It’s that mentality that gave me peace of mind when I decided to put Words Unbound on hiatus and go on a social media diet for a couple of months. By mid-summer, whenever I went into the creative garden in my mind the sun had become so blocked out by dark clouds of deadlines, commitments, worries, and lists that nothing would grow. The only solution was to clear my mental calendar. I focused on the essentials, dealt with some life issues, finished my second novel, and enjoyed some guilt-free time to simply enjoy the summer. 
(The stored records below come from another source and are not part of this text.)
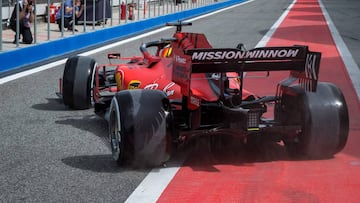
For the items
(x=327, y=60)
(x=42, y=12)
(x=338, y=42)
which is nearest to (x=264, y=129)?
(x=327, y=60)

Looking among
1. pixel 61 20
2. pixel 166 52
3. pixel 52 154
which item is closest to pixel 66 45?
pixel 61 20

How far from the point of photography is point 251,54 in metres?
6.28

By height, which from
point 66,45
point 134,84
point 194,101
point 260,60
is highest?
point 260,60

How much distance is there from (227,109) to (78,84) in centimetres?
292

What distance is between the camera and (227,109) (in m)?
6.39

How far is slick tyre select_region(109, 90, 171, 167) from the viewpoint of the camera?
5.99 metres

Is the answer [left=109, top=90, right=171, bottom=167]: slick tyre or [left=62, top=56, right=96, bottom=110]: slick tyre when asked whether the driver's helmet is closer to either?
[left=62, top=56, right=96, bottom=110]: slick tyre

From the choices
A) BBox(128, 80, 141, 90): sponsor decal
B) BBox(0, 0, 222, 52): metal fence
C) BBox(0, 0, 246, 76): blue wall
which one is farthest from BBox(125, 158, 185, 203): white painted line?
BBox(0, 0, 222, 52): metal fence

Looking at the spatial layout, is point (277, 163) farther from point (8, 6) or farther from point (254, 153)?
point (8, 6)

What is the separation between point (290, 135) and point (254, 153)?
0.49 metres

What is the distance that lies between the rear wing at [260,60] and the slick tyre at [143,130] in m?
0.46

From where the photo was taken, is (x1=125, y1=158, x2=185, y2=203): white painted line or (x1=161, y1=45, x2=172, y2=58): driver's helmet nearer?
(x1=125, y1=158, x2=185, y2=203): white painted line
Life isn’t a support system for art. It’s the other way around.
— Stephen King

It sounds easy, but it was not. Being a writer today is no longer simply about slaving away at your keyboard in a quiet room. Well, it is about that, but it's also about having a social media presence, building up your writing credentials, networking, planning book events, having a marketing strategy, and a million other intangibles that help solidify your voice and identity and make sure readers can find your work. If you read about the business of writing online, you will always walk away feeling you are never doing enough to succeed.

The truth is if you try to cultivate all those things all the time with all your energy you will only end up suffocating the very creativity you love. Have compassion for yourself and your muse. If you need a break, the writing and the readers will be there when you get back. Go. Live life, instead of just tweeting about it. Give yourself permission to pull out the weeds for a few weeks . . . or forever. 

When you come back you will bring the sunshine with you and then you’ll see how fast things grow.